==== Given text

That thing of the Pharisee

Sunday, 22 February, 2015

I should have known it could not end well.

Picture this, nuh. I’m walking through a shopping centre, minding my own business. I reckon I have become rather good in dodging these sales people that spring a surprise on you and try to sell stuff to you that both you and them know you neither need nor want. I’m always embarrassed to try a new biscuit or whatever and to then nót buy it. So I do the thing of the Pharisee in the biblical parable of old and pass the other way.

So how this girl got it right, I do not know. But the next thing I know, this very beautiful girl had me by the arm and steered (more like pulling, I’d say) me to her open kiosk in the middle of the broad passage of the shopping centre.

At first I was totally flabbergasted by the strange sounds the girl made. After a while I started catching up on the accent. She was actually speaking a good English, it is only the accent that took me a while to realise it is actually English.

“I show you someteeng?” she explained. With the third attempt I understood. Strange, how quickly your ear can adjust. She then grabbed me by the hand.

========
==== Information shown

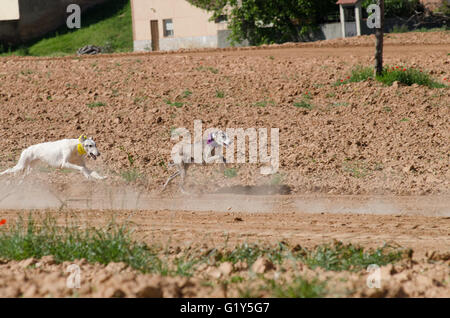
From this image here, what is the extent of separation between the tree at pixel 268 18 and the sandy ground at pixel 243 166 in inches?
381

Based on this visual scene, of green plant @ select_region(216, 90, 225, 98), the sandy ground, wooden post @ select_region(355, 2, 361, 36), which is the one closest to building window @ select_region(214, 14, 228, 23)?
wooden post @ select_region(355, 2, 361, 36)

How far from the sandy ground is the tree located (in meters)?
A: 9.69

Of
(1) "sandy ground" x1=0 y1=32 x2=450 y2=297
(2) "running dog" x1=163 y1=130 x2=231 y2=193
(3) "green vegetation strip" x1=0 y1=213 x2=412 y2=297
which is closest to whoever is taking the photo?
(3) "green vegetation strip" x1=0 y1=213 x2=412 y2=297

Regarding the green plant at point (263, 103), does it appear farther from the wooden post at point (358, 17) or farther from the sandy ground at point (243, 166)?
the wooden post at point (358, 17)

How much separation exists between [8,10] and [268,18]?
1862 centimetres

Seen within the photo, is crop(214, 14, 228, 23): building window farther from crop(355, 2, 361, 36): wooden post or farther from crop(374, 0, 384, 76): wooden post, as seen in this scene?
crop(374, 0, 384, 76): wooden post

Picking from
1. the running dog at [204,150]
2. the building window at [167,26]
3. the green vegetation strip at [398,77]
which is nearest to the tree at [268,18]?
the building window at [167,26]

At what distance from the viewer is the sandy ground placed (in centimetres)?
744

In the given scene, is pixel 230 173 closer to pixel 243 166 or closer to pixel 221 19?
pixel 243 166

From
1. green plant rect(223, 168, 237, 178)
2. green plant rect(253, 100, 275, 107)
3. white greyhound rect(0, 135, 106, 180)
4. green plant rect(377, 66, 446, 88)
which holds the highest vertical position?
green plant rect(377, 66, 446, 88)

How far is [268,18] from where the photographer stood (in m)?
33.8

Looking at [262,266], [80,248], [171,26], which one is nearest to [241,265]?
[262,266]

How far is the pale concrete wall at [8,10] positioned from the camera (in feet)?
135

========
==== Information shown

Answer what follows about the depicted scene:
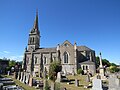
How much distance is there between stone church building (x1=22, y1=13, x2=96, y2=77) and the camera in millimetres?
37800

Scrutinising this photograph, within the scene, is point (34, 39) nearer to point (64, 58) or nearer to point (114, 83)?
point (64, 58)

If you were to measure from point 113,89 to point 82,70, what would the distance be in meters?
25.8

========
==== Information shown

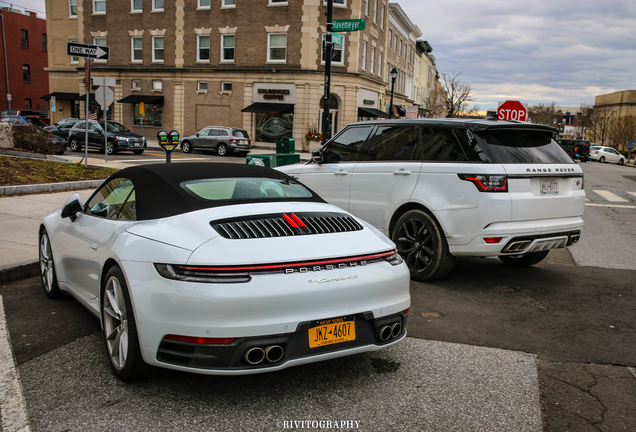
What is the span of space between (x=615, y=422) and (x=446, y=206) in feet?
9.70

========

The problem >> In the text about the shopping trip, where was the kiosk that the girl pulled the narrator toward?

The result >> It was in the middle of the broad passage of the shopping centre.